Fondazione Agnelli’s Report on School Building and Learning Spaces offers policy recommendations for the urgent work that must be carried out in Italian school buildings in the next few years.
School buildings in Italy are 52 years old on average, and widely inadequate for the requirements of the near future. From three different points of view: safety, sustainability, but also as spaces conducive to good and innovative didactics. Action must be taken urgently. Because the alternative is watching the gap between our students’ level of education and those in other advanced economies become even deeper, adding to a terrible waste of environmental resources and, in some cases, safety risks for all the people who study and work at school.

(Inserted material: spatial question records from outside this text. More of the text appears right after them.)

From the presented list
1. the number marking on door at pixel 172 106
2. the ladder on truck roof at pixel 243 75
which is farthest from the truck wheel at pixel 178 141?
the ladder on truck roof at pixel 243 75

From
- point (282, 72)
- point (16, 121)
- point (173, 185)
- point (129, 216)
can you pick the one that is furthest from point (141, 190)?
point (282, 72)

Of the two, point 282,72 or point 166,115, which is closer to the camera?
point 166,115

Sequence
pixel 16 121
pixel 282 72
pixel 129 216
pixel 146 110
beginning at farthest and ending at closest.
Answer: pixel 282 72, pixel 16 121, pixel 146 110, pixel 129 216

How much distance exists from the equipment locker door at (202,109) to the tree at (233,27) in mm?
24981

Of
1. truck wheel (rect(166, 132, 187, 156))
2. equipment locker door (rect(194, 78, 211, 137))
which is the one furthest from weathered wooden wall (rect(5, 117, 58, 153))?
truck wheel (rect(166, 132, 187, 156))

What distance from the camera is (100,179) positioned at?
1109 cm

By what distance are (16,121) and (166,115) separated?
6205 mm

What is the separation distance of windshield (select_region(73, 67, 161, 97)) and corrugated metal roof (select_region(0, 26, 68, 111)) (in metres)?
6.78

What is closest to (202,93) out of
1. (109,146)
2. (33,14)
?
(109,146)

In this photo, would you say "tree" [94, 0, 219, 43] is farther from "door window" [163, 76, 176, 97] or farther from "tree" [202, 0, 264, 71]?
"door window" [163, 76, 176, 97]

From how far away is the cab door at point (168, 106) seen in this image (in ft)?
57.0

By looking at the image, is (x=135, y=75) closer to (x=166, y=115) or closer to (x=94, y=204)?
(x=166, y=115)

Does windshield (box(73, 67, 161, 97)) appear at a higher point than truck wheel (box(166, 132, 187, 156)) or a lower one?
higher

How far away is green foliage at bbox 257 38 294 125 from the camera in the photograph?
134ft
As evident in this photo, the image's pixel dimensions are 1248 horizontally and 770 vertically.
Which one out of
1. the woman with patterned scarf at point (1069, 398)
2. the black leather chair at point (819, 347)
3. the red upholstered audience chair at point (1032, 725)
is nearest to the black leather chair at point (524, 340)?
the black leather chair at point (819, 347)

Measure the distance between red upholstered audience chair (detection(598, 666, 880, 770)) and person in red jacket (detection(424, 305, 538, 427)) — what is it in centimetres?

However, a reasonable and convenient approach must embrace a vision and an operative strategy that integrate all different facets of the problem. Not forgetting that, with the decrease in number of students expected in the next few years, the government should focus on renovating, redeveloping or replacing existing buildings, making the construction of new schools in new locations an exception.
These are the main conclusions of Fondazione Agnelli’s Report on School Building and Learning Spaces (Rapporto sull’Edilizia Scolastica della Fondazione Agnelli, published in Italian by Editori Laterza). The Report stems from new analyses of the data provided by the Ministry of Education’s School Building Registry (Anagrafe dell’Edilizia Scolastica), and offers policy recommendations for the work that must be carried out in Italian school buildings in the next few years. One chapter in the Report reviews some of the most meaningful experiences in innovative school construction on the international scene.
The Report was presented on 27 November 2019 in Turin, by John Elkann, Chairman of Fondazione Agnelli; Alessandro Laterza, CEO of Editori Laterza; Giovanni Biondi, President of Indire; Francesco Profumo, President of Compagnia di San Paolo and former Minister of Education; and Anna Ascani, Deputy Minister of Education, University and Research, responsible for school building.
“Amongst public investments in infrastructures – commented Andrea Gavosto, Director of the Agnelli Foundation – those for school buildings must play a central role, as an opportunity for the growth of younger generations. However, we must plan and act in three directions at the same time: safety, sustainability, and innovation for didactics. The latter is just as important as the first two: the spaces inside schools – the way they are designed and built – are indeed a key factor for learning, and for both students’ and teachers’ wellbeing.”